Document section =

((

I play most asian MMORPG's reminiscent of .HACK if you want to learn about it you can watch that Anime series. I've played Ragnarok Online, RAN online, Karos Online. But these days, I've hardly time for them. But if you have Q's I have A's.


----------



## Idle Tinkerer (May 8, 2010)

I recommend having a wander through Penny Arcade. They're a pretty accurate representation of the more niche side of things, without the screaming and illegible profanity you'd find in a lot of other places.


----------



## Corvus (May 8, 2010)

Thank you, Ilasor.  I had already googled a bit, but wanted to be able to contact gamers.  Which, I would think, was my question.  And I thank those who answered.    

Tinkerer, the pennyarcade.com site is exactly the sort of thing I am looking for.  Access to the mentality of people who would pay for a "Reversible Merch Fleshreaper Hat".      And the very word "Fleshreaper" is exactly what I am "mining" for: an excellent name for a bar or band or character's  faux name.

))

Exercise A = Copy these lines from the records word for word, beginning at the line that contains "In what you" and stopping after the line that contains "3. blue led".

Data excerpts =
((

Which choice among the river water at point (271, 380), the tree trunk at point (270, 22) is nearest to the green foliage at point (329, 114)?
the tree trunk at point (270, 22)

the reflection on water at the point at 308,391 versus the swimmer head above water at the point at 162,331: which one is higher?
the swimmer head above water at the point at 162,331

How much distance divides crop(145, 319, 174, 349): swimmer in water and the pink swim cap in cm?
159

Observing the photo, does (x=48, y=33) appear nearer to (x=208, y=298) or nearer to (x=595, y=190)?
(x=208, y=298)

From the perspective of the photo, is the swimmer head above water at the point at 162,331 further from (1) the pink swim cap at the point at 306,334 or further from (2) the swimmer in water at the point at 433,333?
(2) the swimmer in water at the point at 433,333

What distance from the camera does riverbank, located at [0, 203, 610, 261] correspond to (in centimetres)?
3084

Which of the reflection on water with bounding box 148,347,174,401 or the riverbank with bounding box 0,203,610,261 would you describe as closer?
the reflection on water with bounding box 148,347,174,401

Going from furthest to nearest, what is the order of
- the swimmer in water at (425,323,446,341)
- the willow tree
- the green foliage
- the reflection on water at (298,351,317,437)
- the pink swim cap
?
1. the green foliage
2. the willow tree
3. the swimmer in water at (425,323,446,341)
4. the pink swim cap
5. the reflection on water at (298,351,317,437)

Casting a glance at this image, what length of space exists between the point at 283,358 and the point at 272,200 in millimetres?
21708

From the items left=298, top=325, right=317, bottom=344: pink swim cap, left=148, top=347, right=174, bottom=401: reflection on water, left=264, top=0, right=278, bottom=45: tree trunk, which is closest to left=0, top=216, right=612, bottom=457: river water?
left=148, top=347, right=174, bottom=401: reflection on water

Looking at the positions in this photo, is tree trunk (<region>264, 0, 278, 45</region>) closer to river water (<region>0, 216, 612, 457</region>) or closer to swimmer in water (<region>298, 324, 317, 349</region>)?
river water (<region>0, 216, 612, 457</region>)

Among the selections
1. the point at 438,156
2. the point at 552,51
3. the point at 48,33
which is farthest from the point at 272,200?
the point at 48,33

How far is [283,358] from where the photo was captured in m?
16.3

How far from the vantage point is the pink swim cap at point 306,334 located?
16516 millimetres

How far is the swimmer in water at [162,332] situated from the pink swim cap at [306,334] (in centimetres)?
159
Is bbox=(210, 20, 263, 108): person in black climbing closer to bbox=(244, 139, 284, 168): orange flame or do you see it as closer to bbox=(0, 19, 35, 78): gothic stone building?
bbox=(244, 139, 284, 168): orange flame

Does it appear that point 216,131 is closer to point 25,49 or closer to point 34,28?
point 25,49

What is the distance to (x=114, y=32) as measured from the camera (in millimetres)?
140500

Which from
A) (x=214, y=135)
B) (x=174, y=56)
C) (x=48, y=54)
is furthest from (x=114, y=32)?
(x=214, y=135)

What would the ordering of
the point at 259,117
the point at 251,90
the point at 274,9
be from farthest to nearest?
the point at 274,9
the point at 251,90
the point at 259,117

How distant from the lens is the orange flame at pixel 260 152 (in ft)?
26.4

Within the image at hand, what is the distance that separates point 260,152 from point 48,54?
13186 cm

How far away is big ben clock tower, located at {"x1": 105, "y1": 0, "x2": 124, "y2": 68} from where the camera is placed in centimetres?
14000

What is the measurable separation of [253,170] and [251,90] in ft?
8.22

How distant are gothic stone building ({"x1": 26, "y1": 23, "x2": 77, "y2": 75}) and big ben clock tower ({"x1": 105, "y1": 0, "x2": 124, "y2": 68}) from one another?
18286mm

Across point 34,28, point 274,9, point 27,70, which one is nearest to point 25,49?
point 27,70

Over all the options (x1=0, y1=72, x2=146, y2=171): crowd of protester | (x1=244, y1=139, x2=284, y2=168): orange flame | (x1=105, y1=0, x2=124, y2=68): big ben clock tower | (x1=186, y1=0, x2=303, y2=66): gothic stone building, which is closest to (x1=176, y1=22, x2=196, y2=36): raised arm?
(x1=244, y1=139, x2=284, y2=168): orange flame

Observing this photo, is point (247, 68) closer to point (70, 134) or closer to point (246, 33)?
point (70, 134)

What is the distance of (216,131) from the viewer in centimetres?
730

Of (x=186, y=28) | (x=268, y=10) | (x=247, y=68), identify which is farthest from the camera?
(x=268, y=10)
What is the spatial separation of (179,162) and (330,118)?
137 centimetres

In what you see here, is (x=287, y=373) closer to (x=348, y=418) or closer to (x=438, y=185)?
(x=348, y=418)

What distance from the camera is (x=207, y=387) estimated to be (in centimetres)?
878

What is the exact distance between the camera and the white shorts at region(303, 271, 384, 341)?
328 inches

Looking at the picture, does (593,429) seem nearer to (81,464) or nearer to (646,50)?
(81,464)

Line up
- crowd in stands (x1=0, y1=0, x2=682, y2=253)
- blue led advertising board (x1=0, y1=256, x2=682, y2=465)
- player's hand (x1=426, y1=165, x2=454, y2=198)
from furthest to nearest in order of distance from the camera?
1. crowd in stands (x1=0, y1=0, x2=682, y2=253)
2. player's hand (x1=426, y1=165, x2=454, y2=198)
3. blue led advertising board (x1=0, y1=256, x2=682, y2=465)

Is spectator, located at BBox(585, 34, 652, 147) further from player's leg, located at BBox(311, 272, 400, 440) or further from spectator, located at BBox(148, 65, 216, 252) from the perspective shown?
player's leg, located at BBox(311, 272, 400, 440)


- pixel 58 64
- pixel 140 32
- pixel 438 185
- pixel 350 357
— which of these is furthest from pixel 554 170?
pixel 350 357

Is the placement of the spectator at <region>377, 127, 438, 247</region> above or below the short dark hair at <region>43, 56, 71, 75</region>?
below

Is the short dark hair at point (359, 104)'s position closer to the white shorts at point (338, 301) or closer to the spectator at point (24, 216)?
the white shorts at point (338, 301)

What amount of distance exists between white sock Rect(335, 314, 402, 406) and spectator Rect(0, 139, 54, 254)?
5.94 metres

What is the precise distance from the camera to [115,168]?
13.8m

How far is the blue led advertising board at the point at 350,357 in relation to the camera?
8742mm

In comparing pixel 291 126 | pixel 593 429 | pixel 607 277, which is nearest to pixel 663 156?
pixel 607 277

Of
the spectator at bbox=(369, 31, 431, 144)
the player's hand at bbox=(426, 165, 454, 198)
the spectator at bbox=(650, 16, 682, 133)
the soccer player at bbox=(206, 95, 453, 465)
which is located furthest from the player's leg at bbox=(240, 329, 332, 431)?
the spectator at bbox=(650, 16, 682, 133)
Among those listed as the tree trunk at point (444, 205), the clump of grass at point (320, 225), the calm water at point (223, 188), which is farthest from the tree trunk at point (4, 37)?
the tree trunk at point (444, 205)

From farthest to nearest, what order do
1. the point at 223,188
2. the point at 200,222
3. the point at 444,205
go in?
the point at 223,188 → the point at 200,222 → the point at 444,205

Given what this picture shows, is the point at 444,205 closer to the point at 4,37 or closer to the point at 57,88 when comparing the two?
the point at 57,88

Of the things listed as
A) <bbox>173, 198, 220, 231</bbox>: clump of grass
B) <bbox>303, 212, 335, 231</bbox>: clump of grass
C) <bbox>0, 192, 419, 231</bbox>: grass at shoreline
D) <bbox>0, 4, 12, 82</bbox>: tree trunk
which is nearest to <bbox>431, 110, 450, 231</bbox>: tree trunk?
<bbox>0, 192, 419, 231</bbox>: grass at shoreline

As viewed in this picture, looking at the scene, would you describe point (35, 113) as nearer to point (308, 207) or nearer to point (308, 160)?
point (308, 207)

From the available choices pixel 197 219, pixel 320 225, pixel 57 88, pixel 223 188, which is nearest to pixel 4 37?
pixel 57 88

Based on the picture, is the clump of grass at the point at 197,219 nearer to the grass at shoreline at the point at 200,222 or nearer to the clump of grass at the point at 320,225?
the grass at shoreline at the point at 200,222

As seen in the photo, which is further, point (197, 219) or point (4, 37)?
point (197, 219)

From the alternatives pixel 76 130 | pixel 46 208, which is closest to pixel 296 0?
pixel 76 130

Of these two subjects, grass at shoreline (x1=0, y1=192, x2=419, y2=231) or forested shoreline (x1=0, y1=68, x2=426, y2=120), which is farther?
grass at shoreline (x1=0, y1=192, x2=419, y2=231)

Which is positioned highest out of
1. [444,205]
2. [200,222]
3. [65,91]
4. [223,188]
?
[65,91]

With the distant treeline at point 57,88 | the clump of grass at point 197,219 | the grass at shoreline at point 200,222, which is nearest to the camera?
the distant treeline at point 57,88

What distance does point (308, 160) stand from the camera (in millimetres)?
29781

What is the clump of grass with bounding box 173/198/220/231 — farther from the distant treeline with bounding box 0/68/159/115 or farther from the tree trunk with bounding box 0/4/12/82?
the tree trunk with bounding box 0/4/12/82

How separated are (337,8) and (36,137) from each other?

))

Exercise B = Based on the forum thread, decide whether each statement agrees with it, answering yes or no and quoting the deciding words. (i) The first poster has plenty of time for these games these days. (ii) Idle Tinkerer recommends Penny Arcade. (iii) Corvus did no searching online before asking.

Solution A =
In what you see here, is (x=287, y=373) closer to (x=348, y=418) or closer to (x=438, y=185)?
(x=348, y=418)

What distance from the camera is (x=207, y=387) estimated to be (in centimetres)?
878

What is the exact distance between the camera and the white shorts at region(303, 271, 384, 341)?
328 inches

Looking at the picture, does (593,429) seem nearer to (81,464) or nearer to (646,50)?
(81,464)

Line up
- crowd in stands (x1=0, y1=0, x2=682, y2=253)
- blue led advertising board (x1=0, y1=256, x2=682, y2=465)
- player's hand (x1=426, y1=165, x2=454, y2=198)
from furthest to nearest in order of distance from the camera?
1. crowd in stands (x1=0, y1=0, x2=682, y2=253)
2. player's hand (x1=426, y1=165, x2=454, y2=198)
3. blue led advertising board (x1=0, y1=256, x2=682, y2=465)

Solution B =
(i) No: "But these days, I've hardly time for them."
(ii) Yes: "I recommend having a wander through Penny Arcade."
(iii) No: "I had already googled a bit"